比如说，做division 和modulus 运算时，怎么写效率足以高。
例：

对于ARMCC编译器就有以下结果：
typedef struct {
int x;
int y;
} point;
point getxy_v1(unsigned int offset, unsigned int bytes_per_line)
{
point p;
p.y = offset / bytes_per_line;
p.x = offset - p.y * bytes_per_line;
return p;
}
It appears that we have saved a division by using a subtract and multiply to calculate p.x,
but in fact, it is often more efficient to write the function with the modulus or remainder
operation.
point getxy_v2(unsigned int offset, unsigned int bytes_per_line)
{
point p;
p.x = offset % bytes_per_line;
p.y = offset / bytes_per_line;
return p;
}
There is only one division call here, as you can see in the following compiler output.

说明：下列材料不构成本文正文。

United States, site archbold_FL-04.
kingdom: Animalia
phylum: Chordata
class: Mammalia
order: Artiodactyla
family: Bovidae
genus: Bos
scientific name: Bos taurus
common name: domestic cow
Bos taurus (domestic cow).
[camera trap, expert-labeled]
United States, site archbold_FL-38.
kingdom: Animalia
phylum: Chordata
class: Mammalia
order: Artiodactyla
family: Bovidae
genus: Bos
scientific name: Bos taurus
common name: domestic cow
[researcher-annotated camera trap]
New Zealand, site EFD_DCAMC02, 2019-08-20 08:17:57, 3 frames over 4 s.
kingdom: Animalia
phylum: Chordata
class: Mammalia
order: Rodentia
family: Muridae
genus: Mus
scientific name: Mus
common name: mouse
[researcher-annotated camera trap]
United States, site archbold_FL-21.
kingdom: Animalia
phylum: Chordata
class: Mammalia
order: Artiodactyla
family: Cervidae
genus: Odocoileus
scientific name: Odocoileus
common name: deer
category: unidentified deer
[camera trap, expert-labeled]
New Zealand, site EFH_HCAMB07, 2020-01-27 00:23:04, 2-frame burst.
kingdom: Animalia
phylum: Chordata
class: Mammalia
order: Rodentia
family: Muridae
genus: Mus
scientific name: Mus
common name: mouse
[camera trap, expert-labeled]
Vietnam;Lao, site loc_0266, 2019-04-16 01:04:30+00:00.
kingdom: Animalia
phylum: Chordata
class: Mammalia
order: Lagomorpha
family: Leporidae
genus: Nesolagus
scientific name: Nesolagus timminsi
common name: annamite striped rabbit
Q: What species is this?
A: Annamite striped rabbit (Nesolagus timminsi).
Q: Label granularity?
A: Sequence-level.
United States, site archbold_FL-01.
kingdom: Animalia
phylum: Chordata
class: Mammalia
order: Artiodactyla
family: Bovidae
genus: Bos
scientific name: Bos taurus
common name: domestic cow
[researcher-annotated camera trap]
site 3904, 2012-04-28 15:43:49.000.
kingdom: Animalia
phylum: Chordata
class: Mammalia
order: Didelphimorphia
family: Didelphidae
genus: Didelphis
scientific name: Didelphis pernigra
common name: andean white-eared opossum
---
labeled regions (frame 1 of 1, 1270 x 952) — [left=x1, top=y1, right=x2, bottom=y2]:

In
fact, this version is four instructions shorter than getxy_v1. Note that this may not be the
case for all compilers and C libraries.
getxy_v2
STMFD r13!,{r4, r14} ; stack r4, lr
MOV r4,r0 ; move p to r4
MOV r0,r2 ; r0 = bytes_per_line
BL __rt_udiv ; (r0,r1) = (r1/r0, r1%r0)
STR r0,[r4,#4] ; p.y = offset / bytes_per_line
STR r1,[r4,#0] ; p.x = offset % bytes_per_line
LDMFD r13!,{r4,pc} ; return ■

对于IAR ARM 4.41A就没有这个功能，它的结果是：
typedef struct {
int x;
int y;
} point;
point getxy_v2(unsigned int offset, unsigned int bytes_per_line)
{
point p;
p.x = offset % bytes_per_line;
p.y = offset / bytes_per_line;
return p;
}

point getxy_v2(unsigned int offset, unsigned int bytes_per_line)
{

/ 00000000 30402DE9 PUSH {R4,R5,LR}
/ 00000004 08D04DE2 SUB SP,SP,#+8
/ 00000008 0030B0E1 MOVS R3,R0
/ 0000000C 0140B0E1 MOVS R4,R1
24 point p;
25 p.x = offset % bytes_per_line;
/ 00000010 0400B0E1 MOVS R0,R4
/ 00000014 0210B0E1 MOVS R1,R2
/ 00000018 ........ _BLF ??divu32_a,??rA??divu32_a
/ 0000001C 00008DE5 STR R0,[SP, #+0]
26 p.y = offset / bytes_per_line;
/ 00000020 0400B0E1 MOVS R0,R4
/ 00000024 0210B0E1 MOVS R1,R2
/ 00000028 ........ _BLF ??divu32_a,??rA??divu32_a
/ 0000002C 04108DE5 STR R1,[SP, #+4]
27 return p;
/ 00000030 0D00B0E1 MOVS R0,SP
/ 00000034 030090E8 LDM R0,{R0,R1}
/ 00000038 030083E8 STM R3,{R0,R1}
/ 0000003C 0300B0E1 MOVS R0,R3
/ 00000040 08D08DE2 ADD SP,SP,#+8 ;; stack cleaning
/ 00000044 3040BDE8 POP {R4,R5,LR}
/ 00000048 1EFF2FE1 BX LR ;; return
28 }
IAR用的是GCC编译器，所以同样的代码产生出来的结果就不一样！